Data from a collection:
= = = = =
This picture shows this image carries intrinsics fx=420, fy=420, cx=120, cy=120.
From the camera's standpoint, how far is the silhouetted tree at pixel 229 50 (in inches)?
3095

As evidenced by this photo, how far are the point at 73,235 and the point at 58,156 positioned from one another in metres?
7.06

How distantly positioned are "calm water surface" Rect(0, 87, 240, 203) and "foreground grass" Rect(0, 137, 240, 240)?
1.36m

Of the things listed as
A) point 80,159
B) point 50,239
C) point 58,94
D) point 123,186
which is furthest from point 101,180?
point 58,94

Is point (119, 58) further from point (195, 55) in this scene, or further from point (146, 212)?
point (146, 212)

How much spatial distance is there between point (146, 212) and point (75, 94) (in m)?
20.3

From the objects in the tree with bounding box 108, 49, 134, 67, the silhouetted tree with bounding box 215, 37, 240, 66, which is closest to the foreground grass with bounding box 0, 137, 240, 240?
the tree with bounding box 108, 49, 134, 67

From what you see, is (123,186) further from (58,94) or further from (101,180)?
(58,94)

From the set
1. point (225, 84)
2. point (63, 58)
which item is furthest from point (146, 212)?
= = = = =
**Exercise task:** Output every nonblank line of the data above as a Markdown table with two columns, "Row" for a running number and "Line" for the text.

**Result of this exercise:**
| Row | Line |
|---|---|
| 1 | This picture shows this image carries intrinsics fx=420, fy=420, cx=120, cy=120. |
| 2 | From the camera's standpoint, how far is the silhouetted tree at pixel 229 50 (in inches)? |
| 3 | 3095 |
| 4 | As evidenced by this photo, how far are the point at 73,235 and the point at 58,156 positioned from one another in metres? |
| 5 | 7.06 |
| 6 | How distantly positioned are "calm water surface" Rect(0, 87, 240, 203) and "foreground grass" Rect(0, 137, 240, 240)? |
| 7 | 1.36m |
| 8 | Of the things listed as |
| 9 | A) point 80,159 |
| 10 | B) point 50,239 |
| 11 | C) point 58,94 |
| 12 | D) point 123,186 |
| 13 | which is furthest from point 101,180? |
| 14 | point 58,94 |
| 15 | Is point (119, 58) further from point (195, 55) in this scene, or further from point (146, 212)? |
| 16 | point (146, 212) |
| 17 | How much spatial distance is there between point (146, 212) and point (75, 94) (in m)? |
| 18 | 20.3 |
| 19 | From the objects in the tree with bounding box 108, 49, 134, 67, the silhouetted tree with bounding box 215, 37, 240, 66, which is closest to the foreground grass with bounding box 0, 137, 240, 240? |
| 20 | the tree with bounding box 108, 49, 134, 67 |
| 21 | From what you see, is (123,186) further from (58,94) or further from (101,180)? |
| 22 | (58,94) |
| 23 | From the set |
| 24 | 1. point (225, 84) |
| 25 | 2. point (63, 58) |
| 26 | which item is furthest from point (146, 212)? |